##### DOCUMENT SEGMENT

Saturday, May 12, 2007

Maybe the server will disappear Chickenblog and I won't be able to post: Happy Mother's Day...
So, Happy Mother's Day!

My boys already started showering me with gifts and affection, like the tiles Max painted. Alex read me a poem. There was a sweet school luncheon, with flowers and beautiful music. Tomorrow I just want to be with my family and anything else will be a welcome bonus ( and I do welcome bonuses!)

Love to all the Moms and Grandmoms and women who care and love like mothers. Love to all the girls, the daughters, the sisters. Love to the men, the boys and brothers, the sons and fathers. Mother's day touches us all. It's the intermingling of all of us and the expressions of our love and respect that make this day and all days special.

##########
##### EXTRACTED ENTRIES

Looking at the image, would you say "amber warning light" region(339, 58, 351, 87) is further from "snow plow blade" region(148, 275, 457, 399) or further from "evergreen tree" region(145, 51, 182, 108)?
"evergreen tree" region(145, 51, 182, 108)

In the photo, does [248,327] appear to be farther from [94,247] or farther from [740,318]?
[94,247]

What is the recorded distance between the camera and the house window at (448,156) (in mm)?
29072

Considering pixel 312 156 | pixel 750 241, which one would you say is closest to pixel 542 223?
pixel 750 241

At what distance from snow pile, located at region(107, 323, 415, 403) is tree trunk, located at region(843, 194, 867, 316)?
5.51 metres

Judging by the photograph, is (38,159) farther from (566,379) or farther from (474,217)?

##########

## PROBLEM
Can you reproduce the part of the Mother's Day blog post starting with "So, Happy Mother's" and going on through "do welcome bonuses!)", word for word? The items have no connection to the Mother's Day blog post.

## FINAL ANSWER
So, Happy Mother's Day!

My boys already started showering me with gifts and affection, like the tiles Max painted. Alex read me a poem. There was a sweet school luncheon, with flowers and beautiful music. Tomorrow I just want to be with my family and anything else will be a welcome bonus ( and I do welcome bonuses!)